Textabschnitt.
Einen interessanten Tag verspricht das Systemische Kaffeehaus in Linz, das heuer am 16. Februar 2022 zum 8. Mal statt findet. Helmut de Waal, Brigitte Lassnig, Christian Zniva und Denise Rigaud referieren und diskutieren zum Thema Heimat/Zuflucht für Frankensteins Schöpfung – wie kann der Mensch in dieser Welt Halt finden?
Helmut de Waal schreibt:
1816 hat Mary Wollstonecraft, spätere Shelley, in ihrem prophetischen Roman die Fragen des 21. Jahrhundert vorweggenommen. Frankensteins Schöpfung antizipiert auf naive Weise das, was wir heute „Cyborg“ nennen. Ungeniert gesagt, sie nimmt den Menschen vorweg, wie er heute erscheint: also Dich und Mich.

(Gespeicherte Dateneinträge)
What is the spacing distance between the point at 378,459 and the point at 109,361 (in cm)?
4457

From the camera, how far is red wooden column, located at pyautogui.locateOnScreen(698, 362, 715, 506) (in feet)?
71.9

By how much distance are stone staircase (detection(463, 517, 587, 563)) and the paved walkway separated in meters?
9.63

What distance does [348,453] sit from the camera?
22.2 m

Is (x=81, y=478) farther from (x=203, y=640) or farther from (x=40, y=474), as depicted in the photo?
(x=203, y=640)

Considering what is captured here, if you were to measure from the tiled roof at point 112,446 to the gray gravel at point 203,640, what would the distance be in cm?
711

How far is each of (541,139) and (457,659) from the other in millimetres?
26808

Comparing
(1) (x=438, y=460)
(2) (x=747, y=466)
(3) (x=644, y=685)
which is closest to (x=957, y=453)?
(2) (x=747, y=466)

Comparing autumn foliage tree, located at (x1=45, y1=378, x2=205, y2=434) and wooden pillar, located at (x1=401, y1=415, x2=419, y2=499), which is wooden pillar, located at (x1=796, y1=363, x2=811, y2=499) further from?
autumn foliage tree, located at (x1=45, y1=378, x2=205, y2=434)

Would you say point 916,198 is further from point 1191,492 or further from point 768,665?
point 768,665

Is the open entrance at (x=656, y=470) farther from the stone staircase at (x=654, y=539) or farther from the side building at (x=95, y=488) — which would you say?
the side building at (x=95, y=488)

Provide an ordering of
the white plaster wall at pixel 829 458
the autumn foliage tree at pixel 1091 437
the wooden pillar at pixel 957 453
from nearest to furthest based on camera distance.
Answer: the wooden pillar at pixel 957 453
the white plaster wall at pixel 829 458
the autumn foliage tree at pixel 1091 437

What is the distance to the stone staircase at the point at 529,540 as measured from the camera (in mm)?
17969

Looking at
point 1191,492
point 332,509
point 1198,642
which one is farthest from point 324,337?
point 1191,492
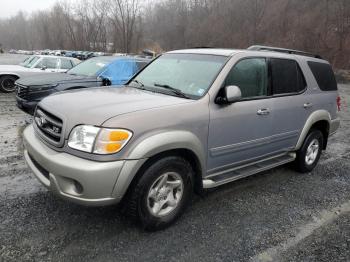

Ziel der Übung. Tippen Sie aus dem Text über das Systemische Kaffeehaus die Stelle von „Einen interessanten Tag“ bis einschließlich „Welt Halt finden?“ wortgetreu ab.

Antwort zur Aufgabe.
Einen interessanten Tag verspricht das Systemische Kaffeehaus in Linz, das heuer am 16. Februar 2022 zum 8. Mal statt findet. Helmut de Waal, Brigitte Lassnig, Christian Zniva und Denise Rigaud referieren und diskutieren zum Thema Heimat/Zuflucht für Frankensteins Schöpfung – wie kann der Mensch in dieser Welt Halt finden?